Text provided —
────

Coptic Orthodox Diocese of the Southern United States

The Gospel of Matthew - Jesus the Promised Messiah


print Print  |  send Send to a friend  |  bookmark Bookmark  |   |   |  back Back

Of all the different elements of the Jewish religion—the rituals, sacrifices, laws, prayers, synagogues, and scriptures—the supreme glory which unified and overshadowed all else was their expectation of the coming Messiah. He was to be the Lawgiver who was greater than Moses, the Prophet who was greater than Elijah, and the King who was greater than David, the epitome and fulfillment of all the Scriptures from beginning to end. St. Matthew wrote his gospel with the special design of announcing this most startling good news: the long-awaited Messiah of the Jewish people had arrived. This Gospel therefore rightly takes up the first position in the New Testament canon, as being a fitting link between the Old and New Testaments.

────

Extracted records —

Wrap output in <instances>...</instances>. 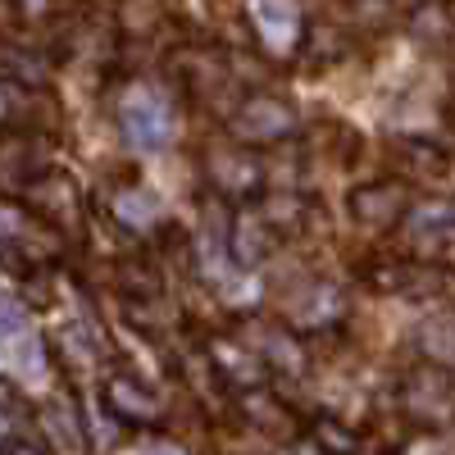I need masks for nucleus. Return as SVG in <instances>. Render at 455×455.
Returning <instances> with one entry per match:
<instances>
[{
  "label": "nucleus",
  "mask_w": 455,
  "mask_h": 455,
  "mask_svg": "<svg viewBox=\"0 0 455 455\" xmlns=\"http://www.w3.org/2000/svg\"><path fill=\"white\" fill-rule=\"evenodd\" d=\"M119 128L137 150H160L173 137V109L156 87H132L119 105Z\"/></svg>",
  "instance_id": "1"
},
{
  "label": "nucleus",
  "mask_w": 455,
  "mask_h": 455,
  "mask_svg": "<svg viewBox=\"0 0 455 455\" xmlns=\"http://www.w3.org/2000/svg\"><path fill=\"white\" fill-rule=\"evenodd\" d=\"M0 360H5V369L19 373L23 383H42V373H46V351H42V341H36L23 306L19 300H5V296H0Z\"/></svg>",
  "instance_id": "2"
},
{
  "label": "nucleus",
  "mask_w": 455,
  "mask_h": 455,
  "mask_svg": "<svg viewBox=\"0 0 455 455\" xmlns=\"http://www.w3.org/2000/svg\"><path fill=\"white\" fill-rule=\"evenodd\" d=\"M251 14H255V28L264 32V42L274 51L291 46V36H296V5L291 0H251Z\"/></svg>",
  "instance_id": "3"
},
{
  "label": "nucleus",
  "mask_w": 455,
  "mask_h": 455,
  "mask_svg": "<svg viewBox=\"0 0 455 455\" xmlns=\"http://www.w3.org/2000/svg\"><path fill=\"white\" fill-rule=\"evenodd\" d=\"M114 214H119L128 228H146L150 219L160 214V196L146 192V187H137V192H124L119 201H114Z\"/></svg>",
  "instance_id": "4"
},
{
  "label": "nucleus",
  "mask_w": 455,
  "mask_h": 455,
  "mask_svg": "<svg viewBox=\"0 0 455 455\" xmlns=\"http://www.w3.org/2000/svg\"><path fill=\"white\" fill-rule=\"evenodd\" d=\"M109 401L119 405L124 414H132V419H141V414H150V401H146L141 392H132L128 383H114V387H109Z\"/></svg>",
  "instance_id": "5"
},
{
  "label": "nucleus",
  "mask_w": 455,
  "mask_h": 455,
  "mask_svg": "<svg viewBox=\"0 0 455 455\" xmlns=\"http://www.w3.org/2000/svg\"><path fill=\"white\" fill-rule=\"evenodd\" d=\"M19 233H23V214L10 201H0V242H14Z\"/></svg>",
  "instance_id": "6"
},
{
  "label": "nucleus",
  "mask_w": 455,
  "mask_h": 455,
  "mask_svg": "<svg viewBox=\"0 0 455 455\" xmlns=\"http://www.w3.org/2000/svg\"><path fill=\"white\" fill-rule=\"evenodd\" d=\"M141 455H187V451H178V446H146Z\"/></svg>",
  "instance_id": "7"
},
{
  "label": "nucleus",
  "mask_w": 455,
  "mask_h": 455,
  "mask_svg": "<svg viewBox=\"0 0 455 455\" xmlns=\"http://www.w3.org/2000/svg\"><path fill=\"white\" fill-rule=\"evenodd\" d=\"M10 455H42L36 446H28V442H19V446H10Z\"/></svg>",
  "instance_id": "8"
},
{
  "label": "nucleus",
  "mask_w": 455,
  "mask_h": 455,
  "mask_svg": "<svg viewBox=\"0 0 455 455\" xmlns=\"http://www.w3.org/2000/svg\"><path fill=\"white\" fill-rule=\"evenodd\" d=\"M5 433H10V414H5V410H0V437H5Z\"/></svg>",
  "instance_id": "9"
},
{
  "label": "nucleus",
  "mask_w": 455,
  "mask_h": 455,
  "mask_svg": "<svg viewBox=\"0 0 455 455\" xmlns=\"http://www.w3.org/2000/svg\"><path fill=\"white\" fill-rule=\"evenodd\" d=\"M0 114H5V87H0Z\"/></svg>",
  "instance_id": "10"
}]
</instances>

────

Problem description —
Reproduce word for word the passage of the Gospel of Matthew text starting at "The Gospel of" and ending at "and New Testaments.". The records were taken from a different source.

Worked solution —
The Gospel of Matthew - Jesus the Promised Messiah


print Print  |  send Send to a friend  |  bookmark Bookmark  |   |   |  back Back

Of all the different elements of the Jewish religion—the rituals, sacrifices, laws, prayers, synagogues, and scriptures—the supreme glory which unified and overshadowed all else was their expectation of the coming Messiah. He was to be the Lawgiver who was greater than Moses, the Prophet who was greater than Elijah, and the King who was greater than David, the epitome and fulfillment of all the Scriptures from beginning to end. St. Matthew wrote his gospel with the special design of announcing this most startling good news: the long-awaited Messiah of the Jewish people had arrived. This Gospel therefore rightly takes up the first position in the New Testament canon, as being a fitting link between the Old and New Testaments.